Dê amor e não presentes - O nó do afeto




Em uma reunião de pais, numa escola da periferia, a diretora ressaltava o apoio que os pais devem dar aos filhos. Pedia-lhes, também, que se fizessem presentes o máximo de tempo possível. Ela entendia que, embora a maioria dos pais e mães daquela comunidade trabalhasse fora, deveriam achar um tempinho para se dedicar e entender as crianças. Mas a diretora ficou muito surpresa quando um pai se levantou e explicou, com seu jeito humilde, que ele não tinha tempo de falar com o filho, nem vê-lo, durante a semana. Quando ele saía para trabalhar, era muito cedo e o filho ainda estava dormindo. Quando voltava do serviço era muito tarde e o garoto não estava mais acordado. Explicou, ainda, que tinha de trabalhar assim para prover o sustento da família.

Mas ele contou também que isso o deixava angustiado por não ter tempo para o filho e que tentava se redimir indo beijá-lo todas as noites quando chegava em casa.

E, para que o filho soubesse de sua presença, ele dava um nó na ponta do lençol que o cobria. Isso acontecia, religiosamente, todas as noites quando ia beijá-lo.
Quando o filho acordava e via o nó, sabia, através dele, que o pai tinha estado ali e o havia beijado. O nó era o meio de comunicação entre eles.

A diretora ficou emocionada com aquela história singela e emocionante. E ficou surpresa quando constatou que o filho desse pai era um dos melhores alunos da escola.

O fato nos faz refletir sobre muitas maneiras de um pai ou uma mãe se fazerem presentes, de se comunicarem com o filho. Aquele pai encontrou a sua, simples, mas eficiente. E o mais importante é que o filho percebia através do nó afetivo, o que o pai estava lhe dizendo.
Por vezes, nos importamos tanto com forma de dizer as coisas e esquecemos o principal, que é a comunicação através do sentimento.
Simples gestos como um beijo e um nó na ponta do lençol, valiam, para aquele filho, muito mais que presentes ou desculpas vazias.
É válido que nos preocupemos com nossos filhos, mas é importante que eles saibam e que eles sintam isso.

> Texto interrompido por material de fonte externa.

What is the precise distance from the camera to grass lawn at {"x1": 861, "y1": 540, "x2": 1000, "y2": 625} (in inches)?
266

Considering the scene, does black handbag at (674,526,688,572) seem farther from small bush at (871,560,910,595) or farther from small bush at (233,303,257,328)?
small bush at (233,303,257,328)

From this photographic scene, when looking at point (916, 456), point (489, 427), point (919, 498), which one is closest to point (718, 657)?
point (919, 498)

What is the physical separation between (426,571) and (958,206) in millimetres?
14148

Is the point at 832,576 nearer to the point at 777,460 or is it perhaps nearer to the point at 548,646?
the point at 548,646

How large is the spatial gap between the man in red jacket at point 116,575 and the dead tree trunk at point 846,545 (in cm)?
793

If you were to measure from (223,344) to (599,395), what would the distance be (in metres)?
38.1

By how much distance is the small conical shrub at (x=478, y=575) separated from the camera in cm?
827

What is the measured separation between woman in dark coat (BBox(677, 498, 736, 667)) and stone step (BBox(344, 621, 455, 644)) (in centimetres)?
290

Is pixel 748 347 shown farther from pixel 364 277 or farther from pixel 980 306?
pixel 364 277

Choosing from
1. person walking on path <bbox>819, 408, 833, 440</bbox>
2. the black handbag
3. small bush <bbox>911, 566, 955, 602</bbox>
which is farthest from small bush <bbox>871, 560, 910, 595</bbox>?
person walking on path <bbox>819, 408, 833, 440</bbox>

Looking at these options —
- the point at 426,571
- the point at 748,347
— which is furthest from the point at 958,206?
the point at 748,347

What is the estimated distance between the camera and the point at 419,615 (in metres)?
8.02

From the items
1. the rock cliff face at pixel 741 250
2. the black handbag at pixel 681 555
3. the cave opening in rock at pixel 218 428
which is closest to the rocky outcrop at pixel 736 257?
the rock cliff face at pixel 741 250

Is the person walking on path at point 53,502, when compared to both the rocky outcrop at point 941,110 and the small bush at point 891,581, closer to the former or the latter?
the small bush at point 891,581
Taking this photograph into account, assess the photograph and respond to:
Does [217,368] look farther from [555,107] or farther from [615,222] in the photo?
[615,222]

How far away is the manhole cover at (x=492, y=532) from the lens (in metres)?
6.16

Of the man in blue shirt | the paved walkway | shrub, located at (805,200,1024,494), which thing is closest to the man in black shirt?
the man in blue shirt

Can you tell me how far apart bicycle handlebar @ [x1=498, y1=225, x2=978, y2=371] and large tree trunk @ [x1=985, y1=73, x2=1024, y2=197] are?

Para que haja a comunicação, é preciso que os filhos ouçam a linguagem do nosso coração, pois em matéria de afeto, os sentimentos sempre falam mais alto que as palavras.

É por essa razão que um beijo, revestido do mais puro afeto, cura a dor de cabeça, o arranhão no joelho, o ciúme do bebê que roubou o colo, o medo do escuro...
A criança pode não entender o significado de muitas palavras, mas sabe registrar um gesto de amor.
Mesmo que esse gesto seja apenas um nó.
Um nó cheio de afeto e carinho.
E você... Já deu algum nó afetivo no lençol do seu filho hoje?